Rough sets, constructed by Pawlak [18], are used as an effective method for feature selection, pattern recognition, data mining and so on. The framework consists of lower and upper approximations. This is traditionally applied to complete information tables with nominal attributes. Fruitful results are reported in various fields. However, when we are faced with real-world objects, it is often necessary to handle attributes that take a continuous value. Furthermore, objects with incomplete information ubiquitously exist in the real world. Without processing incomplete and continuous information, the information generated in the real world cannot be fully utilized. Therefore, extended versions of the rough sets have been proposed to handle incomplete information in continuous domains.
An approach handling incomplete information, which is often adopted [7, 20,21,22], is to use the way that Kryszkiewicz applied to nominal attributes [8]. This approach gives in advance the indistinguishability of objects that have incomplete information with other objects. However, it is natural that there are two possibilities for incomplete information objects. One possibility is that an object with incomplete information may have the same value as another object. That is, the two objects may be indiscernible. The other possibility is that the object may have a different value from another object. That is, they may be discernible. Giving in advance the indiscernibility corresponds to neglecting one of the two possibilities. Therefore, the approach leads to loss of information and creates poor results [11, 19].

◆ ◆ ◆ ◆ ◆

_Using the information_
1. In the rough sets text, what two approximations make up the framework?
2. Pick up the rough sets text after its final sentence and carry it on.
The lines that come after this have no connection to the rough sets text.

_Available data_
◆ ◆ ◆ ◆ ◆

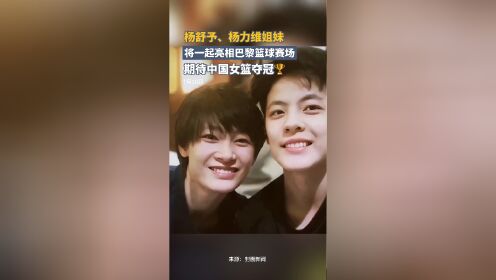 中国女篮启程出征巴黎,杨舒予,杨力维两姐妹将参与同一比赛项目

◆ ◆ ◆ ◆ ◆

_Answers for the exercise_
1. Lower and upper approximations.

2.
Another approach is to directly use indiscernibility relations extended to handle incomplete information [14]. Yet another approach is to use possible classes obtained from the indiscernibility relation on a set of attributes [15]. These two approaches have no computational complexity for the number of values with incomplete information. We need to give some justification to these extended approaches. It is known in discrete data tables that an approach using possible class has some justification from the viewpoint of possible world semantics [12]. We focus on an approach directly using indiscernibility relations.Footnote 1 To give it some justification, we need to develop an approach that is based on possible world semantics. The previous approaches are developed under possible tables derived from an incomplete and continuous information table. Unfortunately, an infinite number of possible tables can be generated from an incomplete and continuous information table. Possible world semantics cannot be applied to an infinite number of possible tables.
The starting point for a rough set is the indiscernibility relation on a set of attributes. When an information table contains values with incomplete information, we obtain lots of possible indiscernibility relations in place of the indiscernibility relation. The number is finite, even if the number of possible tables is infinite, because the number of objects is finite. We note this finiteness and develop an approach based on the possible indiscernibility relations, not the possible tables.
The paper is constructed as follows. Section 2 describes an approach directly using indiscernibility relations in a complete and continuous information table. Section 3 develops an approach applying possible world semantics to an incomplete and continuous information table. Section 4 describes rule induction in a complete and continuous information table. Section 5 address rule induction in an incomplete and continuous information table. Section 6 mentions the conclusions.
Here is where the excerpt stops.